Pujian kita lantunkan, tapi legitiminasi nilai moral kita sampingkan.
Tak apalah, aku hanya manusia awam yang belum bisa sepenuhnya
mengambil sikap tegas untuk meneladani cara hidup Nabi. Yang aku bisa hanyalah
selalu melantunkan pujian kepadanya, bershalawat untuknya. Ya rabbi shalli
ala Muhammad ya rabbi salli ala’hi wasallim.

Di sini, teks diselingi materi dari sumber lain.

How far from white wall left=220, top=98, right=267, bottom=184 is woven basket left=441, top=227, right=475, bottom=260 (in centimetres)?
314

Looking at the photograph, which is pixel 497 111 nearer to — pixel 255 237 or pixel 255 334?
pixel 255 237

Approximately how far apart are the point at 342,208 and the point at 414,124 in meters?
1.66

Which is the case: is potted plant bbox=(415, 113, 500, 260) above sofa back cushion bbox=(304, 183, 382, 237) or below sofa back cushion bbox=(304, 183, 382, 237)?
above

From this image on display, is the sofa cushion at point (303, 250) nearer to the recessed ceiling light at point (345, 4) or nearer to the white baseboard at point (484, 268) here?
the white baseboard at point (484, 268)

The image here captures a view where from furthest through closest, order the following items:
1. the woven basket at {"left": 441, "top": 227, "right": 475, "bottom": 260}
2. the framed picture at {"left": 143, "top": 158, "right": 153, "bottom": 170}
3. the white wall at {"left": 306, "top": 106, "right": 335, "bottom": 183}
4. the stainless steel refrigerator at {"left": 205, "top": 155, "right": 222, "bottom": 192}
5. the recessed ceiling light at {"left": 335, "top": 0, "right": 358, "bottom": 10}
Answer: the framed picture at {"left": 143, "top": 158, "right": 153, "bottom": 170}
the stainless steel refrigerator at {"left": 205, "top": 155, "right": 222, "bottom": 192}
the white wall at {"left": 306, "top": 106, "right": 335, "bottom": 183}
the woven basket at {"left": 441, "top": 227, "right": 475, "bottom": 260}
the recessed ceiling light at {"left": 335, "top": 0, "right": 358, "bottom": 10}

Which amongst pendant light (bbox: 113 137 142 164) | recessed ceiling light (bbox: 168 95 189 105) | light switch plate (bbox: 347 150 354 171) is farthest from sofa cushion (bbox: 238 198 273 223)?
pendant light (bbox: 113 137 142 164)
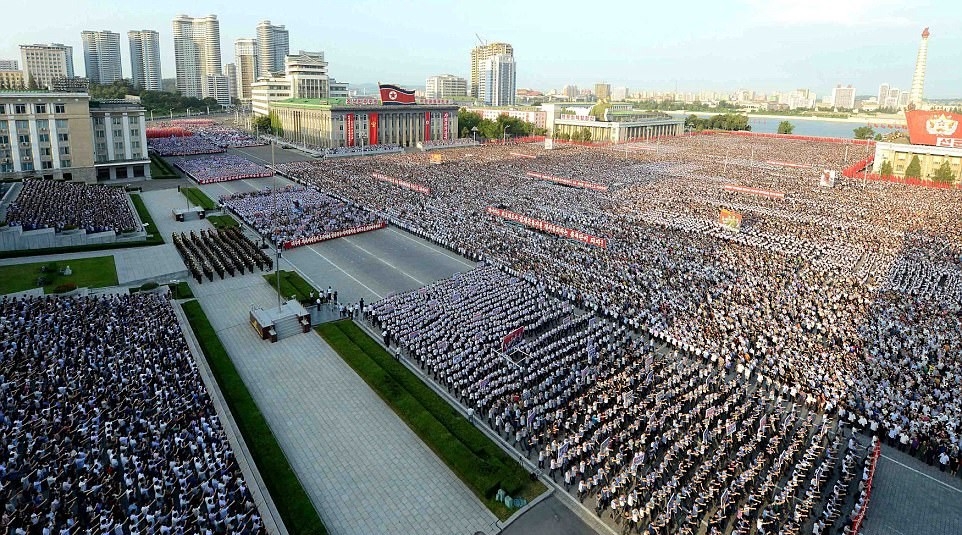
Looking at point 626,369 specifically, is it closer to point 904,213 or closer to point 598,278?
point 598,278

Kelantunkan dalam kesendirian shalawat diba’ itu dengan hembusan
angin malam dan suara derik pintu. Tak ada keramaian apalagi sorak gemontang
kebersamaan. Hampa sekali namun sangat menyayat. Hening namun tenang. Aku
mengandai-ngandai bergelayut di pangkuan Rasulullah (emange aku sopo kok
enake dipangku Nabi).
Namun, suasana yang penuh dengan komtemplasi itu hilang tatkala
corong, speaker masjid sebelah berdentum keras seakan tak mau tahu. Kudengar
beramai-ramai orang melantunkan shalawat diba’. Dipimpin seorang ustadz yang
lembut suaranya. Iringan serta alunan hadrah menyertai berbagai macam lagu
shaalawat. Gegap gempita asma rasul dikumandangkan. Shallu ‘ala
nabiiii Muhammad.
Para aktivis masjid maupun takmir seharusnya mempertimbangkan
aturan teknis dalam beribadah. Terlebih perangkat pendukung seperti tape,
speaker dan perangkat yang lain. Karena itu akan mendukung sarana dakwah.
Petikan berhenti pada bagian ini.